118. Susurros de antaño
Cuentan que el abuelo se echó al monte huyendo de la guerra y dejó esposa y dos niños chicos sin medios de subsistencia. Cuentan que ella tuvo que coser y bordar, limpiar y fregar, y mil tareas más para que sus retoños no pasaran hambre.
Alguien dijo que al abuelo lo llevaron preso a la capital para ajusticiarlo y en el pueblo criticaban a la abuela por no mostrar la debida aflicción. Pero ella se mantenía en sus trece y gobernaba firme casa y familia, sin revelar a nadie qué hacía las noches de luna menguante en que subía al monte y se internaba en el olivar. Se rumoreaba que era bruja y la culpaban de todos los males que aquejaban a sus detractores.
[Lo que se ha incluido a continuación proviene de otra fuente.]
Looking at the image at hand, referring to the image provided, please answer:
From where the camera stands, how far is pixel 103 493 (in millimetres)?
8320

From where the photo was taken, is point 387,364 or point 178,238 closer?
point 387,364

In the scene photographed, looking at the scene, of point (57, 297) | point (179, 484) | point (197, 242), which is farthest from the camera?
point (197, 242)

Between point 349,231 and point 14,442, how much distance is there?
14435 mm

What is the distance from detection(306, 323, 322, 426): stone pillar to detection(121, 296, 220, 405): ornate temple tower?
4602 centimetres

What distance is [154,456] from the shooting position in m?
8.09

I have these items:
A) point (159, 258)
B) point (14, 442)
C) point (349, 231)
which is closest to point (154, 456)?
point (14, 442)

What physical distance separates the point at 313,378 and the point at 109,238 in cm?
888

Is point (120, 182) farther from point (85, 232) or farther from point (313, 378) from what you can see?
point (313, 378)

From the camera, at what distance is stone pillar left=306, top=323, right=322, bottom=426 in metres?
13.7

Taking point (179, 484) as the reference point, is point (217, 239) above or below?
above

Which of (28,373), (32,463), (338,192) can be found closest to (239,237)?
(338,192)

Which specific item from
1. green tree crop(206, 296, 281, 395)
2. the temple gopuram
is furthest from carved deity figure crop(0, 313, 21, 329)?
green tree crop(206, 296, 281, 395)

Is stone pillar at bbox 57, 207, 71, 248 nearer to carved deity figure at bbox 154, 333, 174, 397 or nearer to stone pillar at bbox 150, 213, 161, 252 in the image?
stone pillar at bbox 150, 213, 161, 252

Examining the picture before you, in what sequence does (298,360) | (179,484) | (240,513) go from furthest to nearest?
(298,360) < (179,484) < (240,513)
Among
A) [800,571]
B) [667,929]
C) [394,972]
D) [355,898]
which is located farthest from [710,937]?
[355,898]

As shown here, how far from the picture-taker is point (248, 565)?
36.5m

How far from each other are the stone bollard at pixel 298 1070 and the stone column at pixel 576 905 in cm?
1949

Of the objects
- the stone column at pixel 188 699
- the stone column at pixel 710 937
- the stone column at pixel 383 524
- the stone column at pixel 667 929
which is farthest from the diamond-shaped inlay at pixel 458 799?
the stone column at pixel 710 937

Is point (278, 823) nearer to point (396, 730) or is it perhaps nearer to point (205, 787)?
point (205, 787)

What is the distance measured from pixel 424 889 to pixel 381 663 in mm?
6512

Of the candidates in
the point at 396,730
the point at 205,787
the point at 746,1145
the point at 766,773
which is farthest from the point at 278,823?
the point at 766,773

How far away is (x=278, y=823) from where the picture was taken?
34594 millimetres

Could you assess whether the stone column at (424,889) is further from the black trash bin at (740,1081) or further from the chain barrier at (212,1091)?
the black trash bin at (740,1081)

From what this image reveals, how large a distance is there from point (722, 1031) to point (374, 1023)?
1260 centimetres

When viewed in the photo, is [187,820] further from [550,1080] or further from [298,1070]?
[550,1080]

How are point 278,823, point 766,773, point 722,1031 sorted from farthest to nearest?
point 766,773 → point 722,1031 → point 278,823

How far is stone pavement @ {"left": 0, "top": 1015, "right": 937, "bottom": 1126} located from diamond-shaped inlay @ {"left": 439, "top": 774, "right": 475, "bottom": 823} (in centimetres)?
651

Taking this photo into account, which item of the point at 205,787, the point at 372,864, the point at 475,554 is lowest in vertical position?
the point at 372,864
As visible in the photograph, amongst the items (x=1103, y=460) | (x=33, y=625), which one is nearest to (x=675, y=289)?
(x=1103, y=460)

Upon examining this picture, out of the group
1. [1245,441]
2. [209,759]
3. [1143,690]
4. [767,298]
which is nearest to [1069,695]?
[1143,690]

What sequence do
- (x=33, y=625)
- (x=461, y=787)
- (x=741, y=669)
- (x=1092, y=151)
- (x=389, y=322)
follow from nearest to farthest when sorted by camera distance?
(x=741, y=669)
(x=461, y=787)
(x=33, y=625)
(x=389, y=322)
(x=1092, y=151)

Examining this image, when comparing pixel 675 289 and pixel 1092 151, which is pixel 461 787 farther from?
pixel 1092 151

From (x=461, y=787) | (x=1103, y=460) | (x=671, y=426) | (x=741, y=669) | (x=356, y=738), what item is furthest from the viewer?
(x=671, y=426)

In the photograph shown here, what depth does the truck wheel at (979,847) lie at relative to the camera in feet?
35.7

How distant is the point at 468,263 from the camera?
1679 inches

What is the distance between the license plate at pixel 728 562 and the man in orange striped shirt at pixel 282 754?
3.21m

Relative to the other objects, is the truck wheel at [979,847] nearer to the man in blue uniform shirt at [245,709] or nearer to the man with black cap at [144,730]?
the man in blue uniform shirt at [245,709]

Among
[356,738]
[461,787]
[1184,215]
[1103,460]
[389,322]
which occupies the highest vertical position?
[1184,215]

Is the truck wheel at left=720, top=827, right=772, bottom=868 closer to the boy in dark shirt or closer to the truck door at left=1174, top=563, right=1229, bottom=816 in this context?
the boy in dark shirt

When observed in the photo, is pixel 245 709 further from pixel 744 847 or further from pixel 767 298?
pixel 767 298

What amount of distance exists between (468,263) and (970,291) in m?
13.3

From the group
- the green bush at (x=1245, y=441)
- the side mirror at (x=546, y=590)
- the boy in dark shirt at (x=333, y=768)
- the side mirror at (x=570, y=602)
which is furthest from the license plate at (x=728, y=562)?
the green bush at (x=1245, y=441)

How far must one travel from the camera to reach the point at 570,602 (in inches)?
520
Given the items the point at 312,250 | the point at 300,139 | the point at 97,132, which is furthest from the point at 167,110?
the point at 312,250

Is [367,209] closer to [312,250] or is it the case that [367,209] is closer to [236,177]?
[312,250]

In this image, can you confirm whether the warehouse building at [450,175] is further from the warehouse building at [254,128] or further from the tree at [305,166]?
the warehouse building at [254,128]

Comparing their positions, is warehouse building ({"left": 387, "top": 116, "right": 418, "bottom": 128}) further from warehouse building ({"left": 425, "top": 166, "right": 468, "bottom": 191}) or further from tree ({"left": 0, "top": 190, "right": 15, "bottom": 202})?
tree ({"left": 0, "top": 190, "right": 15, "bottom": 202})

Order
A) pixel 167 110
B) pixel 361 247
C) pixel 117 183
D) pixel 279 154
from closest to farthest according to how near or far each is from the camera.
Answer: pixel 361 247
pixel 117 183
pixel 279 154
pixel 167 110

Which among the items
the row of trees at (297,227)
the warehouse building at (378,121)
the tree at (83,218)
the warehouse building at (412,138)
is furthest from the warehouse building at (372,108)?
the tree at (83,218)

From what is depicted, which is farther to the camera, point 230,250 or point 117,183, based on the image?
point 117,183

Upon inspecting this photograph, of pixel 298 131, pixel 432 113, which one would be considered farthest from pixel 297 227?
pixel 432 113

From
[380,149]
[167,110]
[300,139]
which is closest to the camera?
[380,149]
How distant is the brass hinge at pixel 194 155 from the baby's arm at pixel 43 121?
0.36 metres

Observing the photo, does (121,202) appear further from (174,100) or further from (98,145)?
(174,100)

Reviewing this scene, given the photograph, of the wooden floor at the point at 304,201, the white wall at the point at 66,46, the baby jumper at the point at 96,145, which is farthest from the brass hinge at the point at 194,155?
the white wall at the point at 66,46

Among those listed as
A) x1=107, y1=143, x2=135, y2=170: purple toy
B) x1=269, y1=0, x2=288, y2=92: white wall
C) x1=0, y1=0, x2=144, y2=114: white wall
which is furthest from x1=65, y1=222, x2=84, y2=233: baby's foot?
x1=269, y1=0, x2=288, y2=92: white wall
Yo la seguí en una ocasión: la vi sentarse bajo un olivo, el más viejo y arrugado, acariciarlo y murmurarle dulces palabras. Y el olivo se mecía, sus ramas la abrazaban, enjugando con sus hojas el llanto del amado rostro.
Hoy, tras visitar a la abuela en el cementerio, me siento bajo ese mismo olivo y dejo que el susurro del viento entre las aceitunas traiga hasta mí la voz del abuelo.